Изменить размер шрифта - +

Иван Палыч подскочил, схватил пациента за плечи:

— Сказал же — нельзя! Лежи, чёрт тебя дери! Убьёшь себя! Аглая, держи его!

Гробовский, задыхаясь, поднял мутные глаза. Протянул револьвер доктору.

— Иван Палыч… стреляй ты… Заварский… убьёт ведь всех… и больницу подожжёт. От моего имени… стреляй… Приказываю… Право… имеешь…

Артем замер. Револьвер, тяжёлый и холодный, жег ладонь. Он, врач, никогда не стрелял в человека, даже в той, другой жизни. А сейчас, чтобы защитить себя и остальных, должен был сделать нелегкий выбор. А как же «не навреди!»? Как же «не убий!»?

— Стреляй… доктор… или сгорим все, к едрене фене!

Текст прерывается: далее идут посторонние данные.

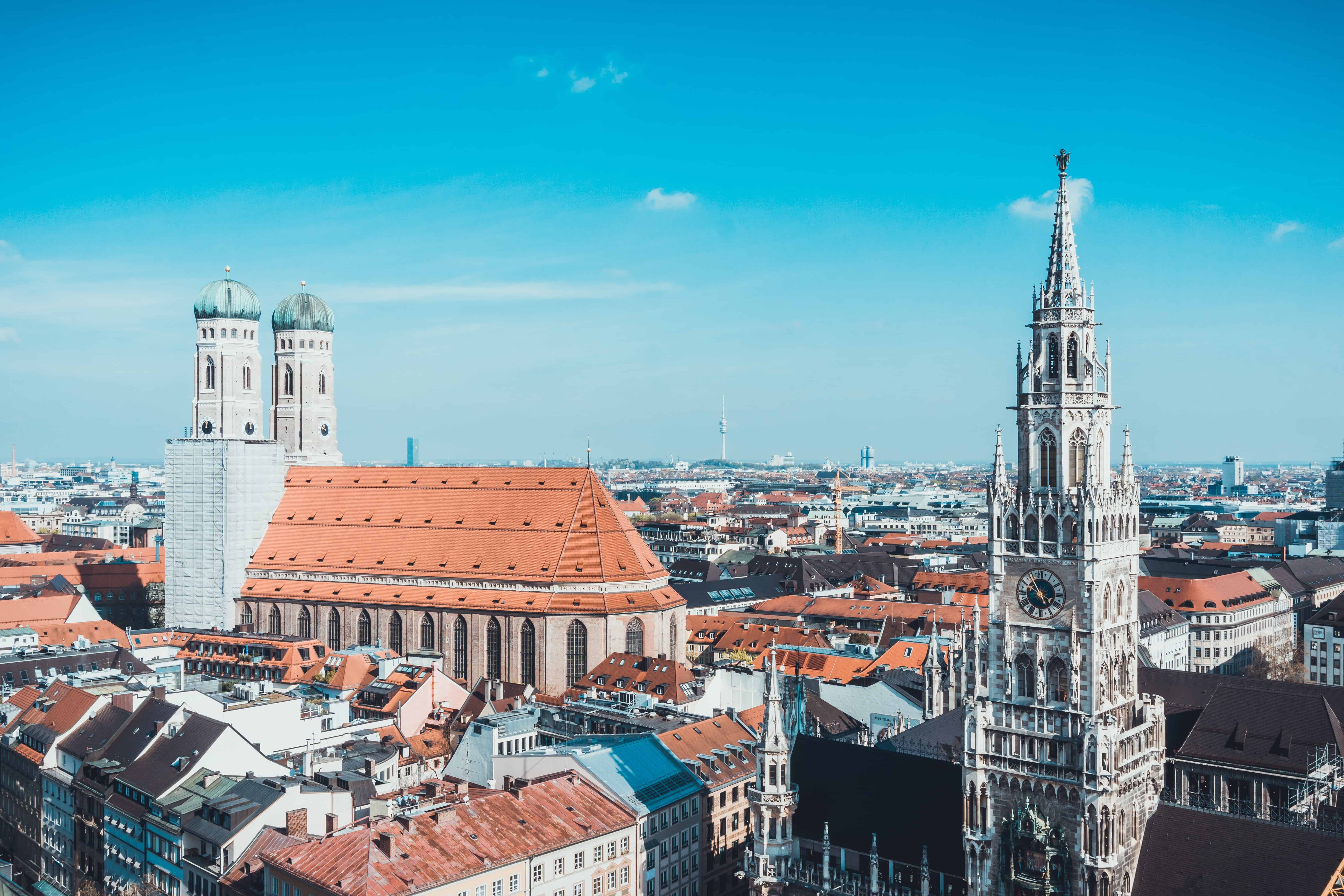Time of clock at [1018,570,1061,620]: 4:54
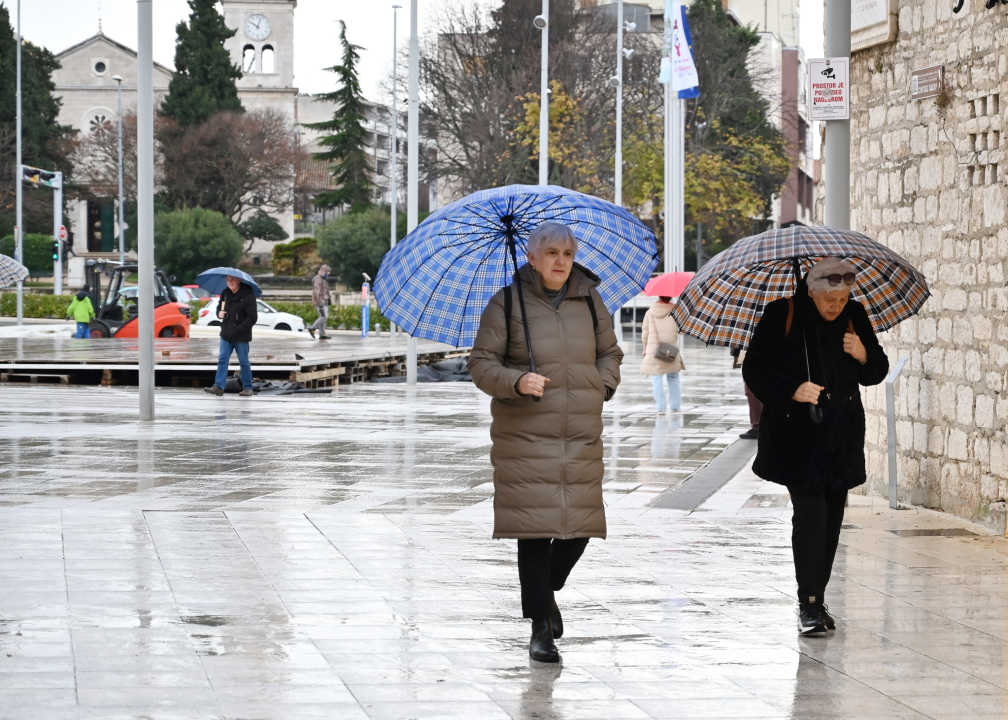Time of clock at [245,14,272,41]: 10:02
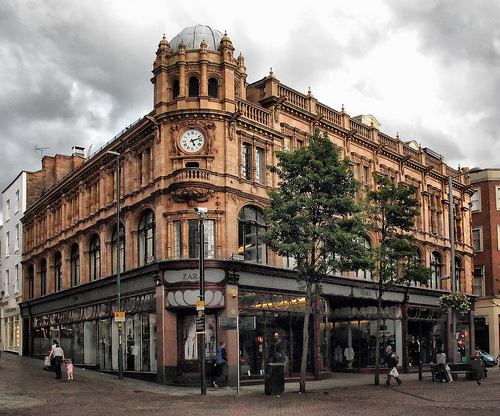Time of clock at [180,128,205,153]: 5:12
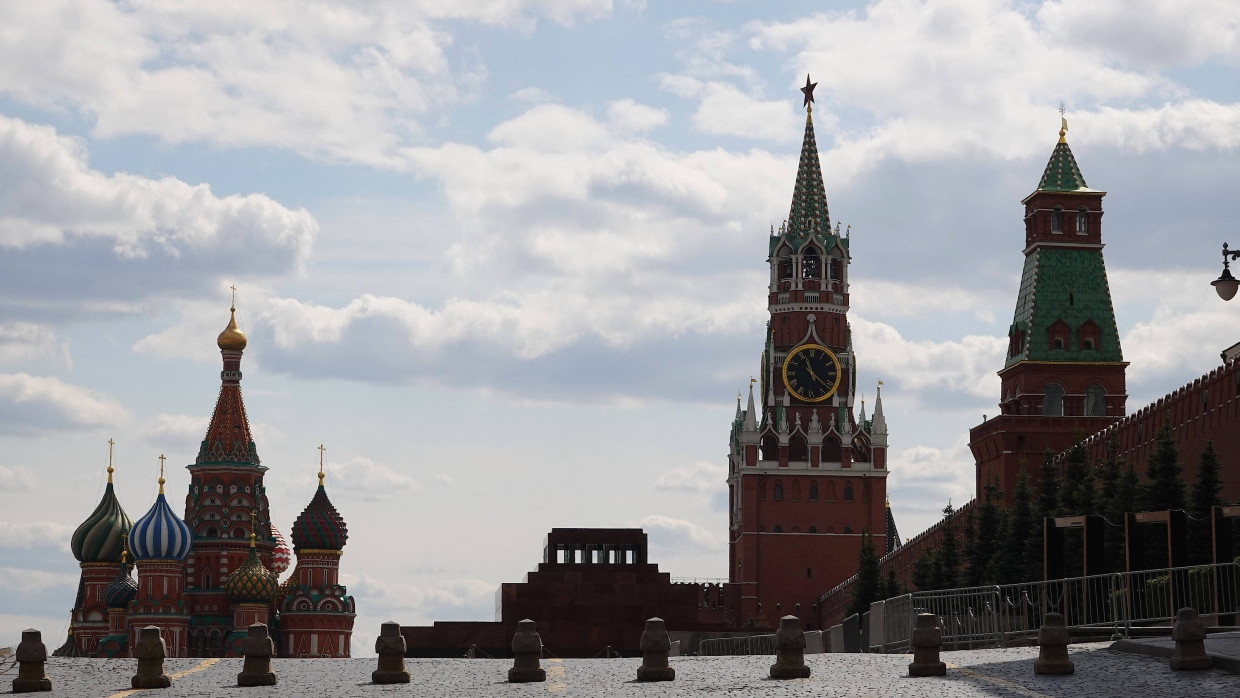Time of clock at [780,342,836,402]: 11:21
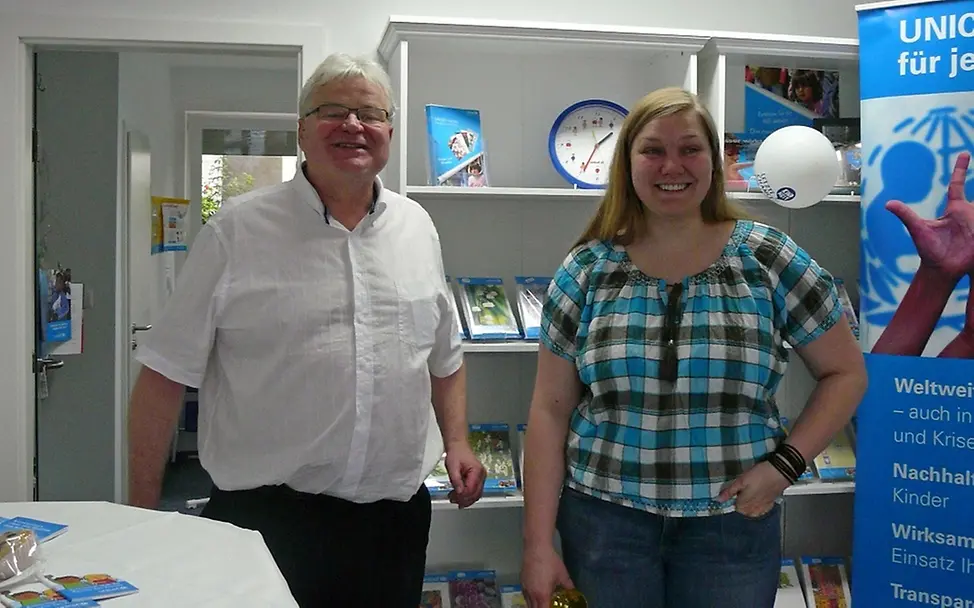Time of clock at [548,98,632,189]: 1:34
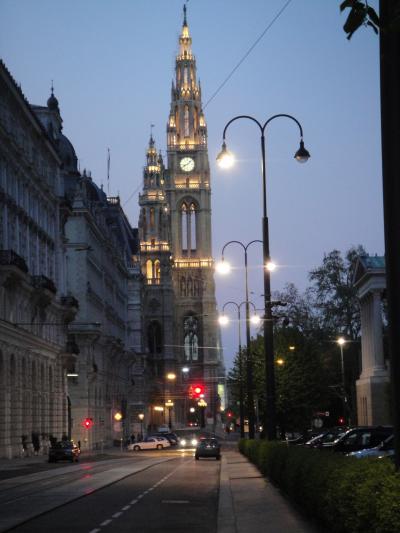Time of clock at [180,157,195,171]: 8:07
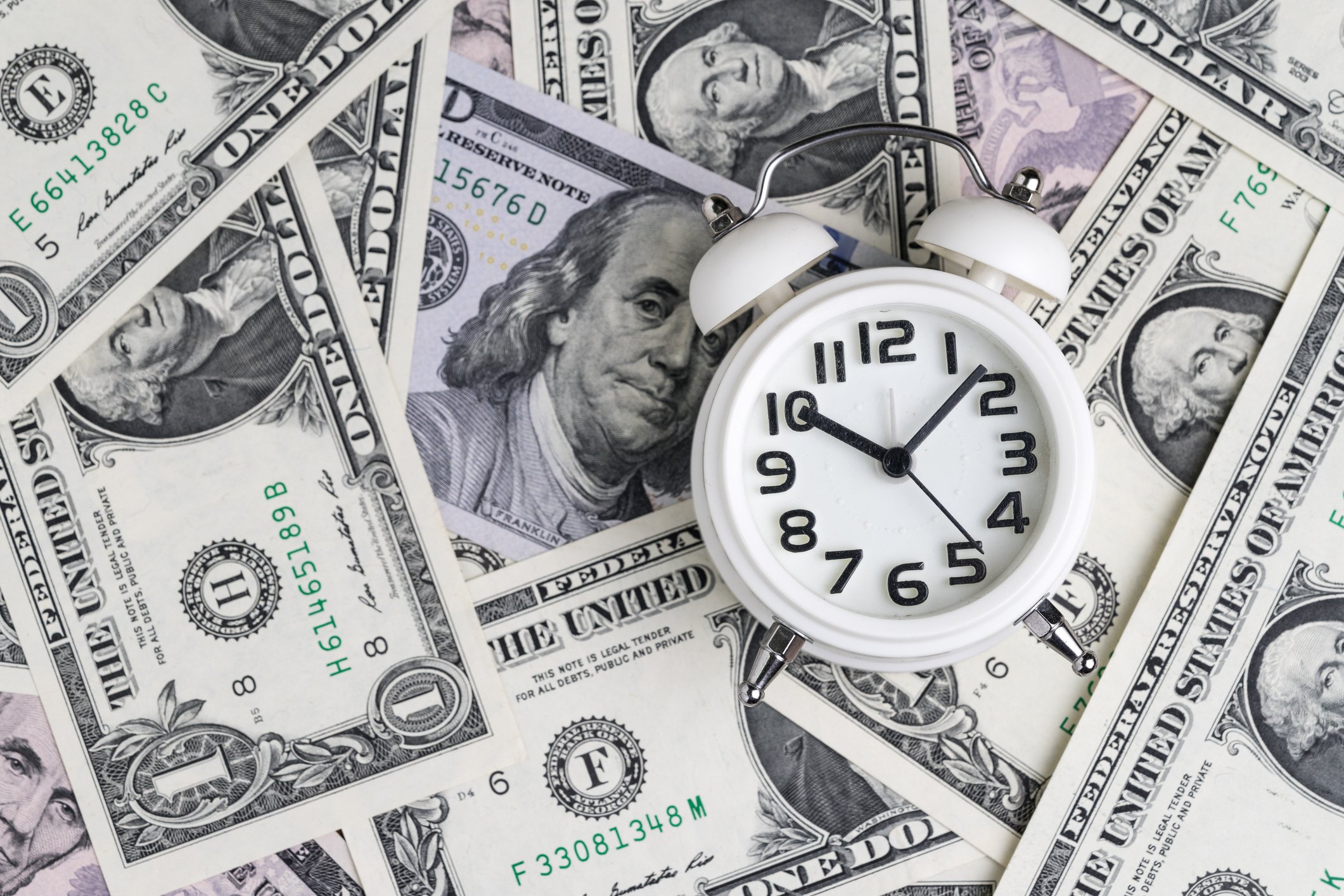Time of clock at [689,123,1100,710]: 10:07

За окном раздался выстрел — пуля Заварского пробила стекло, осколки посыпались на пол. Беззвучно заплакала Аглая. И эти Аглаины слезы вдруг словно все перевернули в нем.

Иван Палыч поднял оружие, подошел к окну. Прицелился. Заварский стоял метрах в тридцати. Пошатывался, словно был пьян и стрелял наугад, словно выискивая слабое место у больницы. Пули свистели, одна ударила в стену, осыпав пол щепками.

«Вот ведь негодяй!» — подумал Артем.

И плавно нажал на спусковой крючок. Точный взор и сильные кисти рук — это важно не только в операционной, но и при стрельбе. Отдача от выстрела толкнула ладонь. От грохота зазвенело в ухе.

Заварский вскрикнул и неуклюже рухнул в траву.

— Попал! — удивленно прохрипел Гробовский. — С первого раза попал! Стрелок!

— Ранил, — уточнил кто-то из вояк. — В ногу.

По двору разлетелся истошный вопль — Заварский кричал от боли. Его спутники, растерянные от такого неожиданного поворота событий, ходили вокруг своего предводителя, не зная что предпринять. Ей-богу, слепые котята! А еще в людей стреляли недавно.

— Заварский, сдавайся! Поздно уже геройствовать! Бросай оружие, или следующая — в сердце!

— Доктор, твою в коромысло… предатель… Эсеры… за мной… Народ… восстанет… — проскрежетал тот.

— Эй, оставшиеся! — крикнул Гробовский. — Те, кто с Заварским был. Руки вверх, чтобы я вас видел. И без глупостей.

— Все пропало! — отчетливо выдохнул кто-то из студентов.

— Ничего не пропало! — сквозь зубы зарычал Заварский. — Возьмите мое оружие и продолжайте стрелять, трусливые щенки! Живо! Убейте этого гада! Он в меня попал!

Один из парней неуверенно взял оружие.

— Ну, чего встал⁈ Стреляй! Стреляй! Я тебе приказываю! Или я сам тебя…

Парень дрожал.

— Я… я не хочу… Не хочу никого убивать! Доктор ведь… не причем.

— Стреляй, сволочь! Убей их всех! А не то я вас…

Заварский не договорил — выстрел оборвал его слова. Студент, испуганный как мышь, выполнил приказ своего вожака, но сделал это иначе, заставив горластого Заварского замолчать навсегда. Уж специально ли он его пристрелил или от испуга не разглядел — сейчас было не понять.

— Мы сдаемся! — раздался полный слез голос горе-стрелка.

И швырнул к дверям пистолет.

— Сдаемся! Не стреляйте пожалуйста!

Гробовский глянул на доктора, улыбнулся и сказал:

— Надо же как бывает! Сегодня я считай два раза заново родился!

А потом хрипло рассмеялся с таким звуком, будто сквозь огородное чучело, набитое соломой, пропустили ветер.

 

* * *

На следующее утро его вызвали в город. Иван Палыч даже не сомневался по какому вопросу, хоть в телеграмме из уездной управы ничего не было указано. Просто — явиться.

И он поехал.

А что ему было терять?

На мотоцикле домчал быстро, с ветерком.